New Research Aims to Boost Wind Turbine Efficiency Through Advanced Flow Control

In 2008, the United States added more wind‑turbine capacity than coal‑fired capacity, marking a turning point for renewable energy. While wind‑turbine costs continue to fall, engineers agree the overall design still lags behind optimal performance.

Recent breakthroughs were showcased at the American Physical Society’s Division of Fluid Dynamics meeting in Long Beach, California.

Wind variability—gusts, turbulence, upstream wakes, and shear—remains the primary challenge to blade efficiency. Steady flow delivers peak performance, but real‑world conditions erode it.

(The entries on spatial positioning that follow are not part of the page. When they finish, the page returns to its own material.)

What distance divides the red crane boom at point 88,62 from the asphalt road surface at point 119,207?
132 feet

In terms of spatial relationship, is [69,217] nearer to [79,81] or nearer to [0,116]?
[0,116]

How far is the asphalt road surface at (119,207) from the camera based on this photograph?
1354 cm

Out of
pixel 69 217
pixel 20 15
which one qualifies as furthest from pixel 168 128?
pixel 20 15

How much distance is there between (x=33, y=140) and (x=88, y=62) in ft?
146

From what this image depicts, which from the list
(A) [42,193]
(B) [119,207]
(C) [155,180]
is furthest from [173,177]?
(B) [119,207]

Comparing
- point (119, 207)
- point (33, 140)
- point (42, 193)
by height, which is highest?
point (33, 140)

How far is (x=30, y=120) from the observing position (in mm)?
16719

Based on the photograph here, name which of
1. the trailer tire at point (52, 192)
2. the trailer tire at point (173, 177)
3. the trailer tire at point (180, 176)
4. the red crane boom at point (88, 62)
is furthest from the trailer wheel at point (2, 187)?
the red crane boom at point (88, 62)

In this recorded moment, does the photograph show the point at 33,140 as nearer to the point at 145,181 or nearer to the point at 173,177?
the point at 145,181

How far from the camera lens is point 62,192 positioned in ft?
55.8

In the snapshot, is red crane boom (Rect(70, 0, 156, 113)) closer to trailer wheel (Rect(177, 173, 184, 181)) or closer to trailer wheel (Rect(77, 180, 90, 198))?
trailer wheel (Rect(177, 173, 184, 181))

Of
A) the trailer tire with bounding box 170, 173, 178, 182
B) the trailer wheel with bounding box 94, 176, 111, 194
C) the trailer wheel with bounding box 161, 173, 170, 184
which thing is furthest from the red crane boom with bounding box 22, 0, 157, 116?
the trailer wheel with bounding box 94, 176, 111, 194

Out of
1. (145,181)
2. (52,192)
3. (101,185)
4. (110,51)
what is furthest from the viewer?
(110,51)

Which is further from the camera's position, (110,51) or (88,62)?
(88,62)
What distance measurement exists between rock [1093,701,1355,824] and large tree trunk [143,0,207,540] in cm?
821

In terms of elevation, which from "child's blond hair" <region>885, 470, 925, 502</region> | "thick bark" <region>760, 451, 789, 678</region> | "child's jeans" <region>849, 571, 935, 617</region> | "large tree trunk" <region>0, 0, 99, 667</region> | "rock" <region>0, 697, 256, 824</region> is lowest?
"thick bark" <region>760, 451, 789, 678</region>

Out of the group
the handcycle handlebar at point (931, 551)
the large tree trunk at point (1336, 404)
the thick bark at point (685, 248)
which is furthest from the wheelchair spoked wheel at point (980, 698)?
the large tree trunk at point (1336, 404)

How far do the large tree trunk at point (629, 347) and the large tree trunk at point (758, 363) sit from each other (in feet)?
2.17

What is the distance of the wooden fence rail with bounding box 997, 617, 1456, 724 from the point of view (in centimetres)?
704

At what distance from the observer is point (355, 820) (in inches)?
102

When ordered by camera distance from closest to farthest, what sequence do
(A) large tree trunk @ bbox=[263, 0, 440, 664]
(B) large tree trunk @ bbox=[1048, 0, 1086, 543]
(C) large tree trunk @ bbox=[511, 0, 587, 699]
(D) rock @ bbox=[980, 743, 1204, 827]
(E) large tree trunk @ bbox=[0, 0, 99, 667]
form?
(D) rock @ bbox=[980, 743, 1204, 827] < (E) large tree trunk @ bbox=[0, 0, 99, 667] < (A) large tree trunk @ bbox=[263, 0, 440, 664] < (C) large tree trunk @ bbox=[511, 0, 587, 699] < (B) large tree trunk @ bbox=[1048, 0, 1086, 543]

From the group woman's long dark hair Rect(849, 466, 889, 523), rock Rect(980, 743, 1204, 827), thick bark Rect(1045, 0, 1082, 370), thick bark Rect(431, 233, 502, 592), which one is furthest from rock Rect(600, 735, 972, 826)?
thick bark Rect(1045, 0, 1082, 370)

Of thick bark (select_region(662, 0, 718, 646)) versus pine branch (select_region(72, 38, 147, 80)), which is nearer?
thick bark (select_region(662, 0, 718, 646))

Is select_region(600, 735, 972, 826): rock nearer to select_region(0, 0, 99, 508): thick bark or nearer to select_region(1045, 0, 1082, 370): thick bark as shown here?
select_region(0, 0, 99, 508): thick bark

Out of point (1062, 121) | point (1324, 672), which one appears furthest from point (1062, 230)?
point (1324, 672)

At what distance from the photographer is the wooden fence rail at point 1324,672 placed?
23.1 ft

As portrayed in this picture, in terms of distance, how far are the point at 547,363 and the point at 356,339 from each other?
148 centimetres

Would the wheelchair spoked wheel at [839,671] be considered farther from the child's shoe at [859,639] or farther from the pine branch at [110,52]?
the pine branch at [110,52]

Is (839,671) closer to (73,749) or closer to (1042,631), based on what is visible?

Researchers at Syracuse University are pioneering an intelligent‑systems approach that actively controls airflow over turbine blades in real time, potentially raising efficiency across diverse wind regimes.

Led by Guannan Wang, Basman El Hadidi, Jakub Walczak, Mark Glauser and Hiroshi Higuchi, the team—backed by the U.S. Department of Energy and the University of Minnesota Wind Energy Consortium—uses surface‑based sensors to estimate local flow and feeds the data to a predictive controller that adjusts blade geometry on the fly.

Preliminary simulations indicate that applying flow control beyond the blade’s mid‑radius can extend the turbine’s operational envelope or boost rated power without altering the current capacity.

Parallel work at Syracuse’s new anechoic wind tunnel is measuring lift, drag, and noise spectra of prototype airfoils under controlled unsteady flow, providing critical validation data.

Another line of research tackles blade drag through micro‑groove riblets—tiny, triangular ribs just 40–225 µm deep—coated invisibly on the surface. These riblets, invisible to the eye, aim to mimic the drag‑reduction techniques proven on sailboats and the Airbus A380.

Wind‑tunnel tests on 2.5‑MW turbine airfoils, combined with computational studies, are evaluating how groove geometry and attack angle affect performance.

Previous applications of riblets on the last America’s Cup sails and on commercial airliners achieved roughly 6 % drag reduction, demonstrating the concept’s viability.

Wind‑turbine blades differ from airplane wings: they have thicker sections near the hub and operate in ground‑level turbulence, so the drag‑reduction benefits differ.

Researchers Roger Arndt, Leonardo P. Chamorro and Fotis Sotiropoulos estimate that riblets could raise turbine efficiency by about 3 % in real‑world conditions.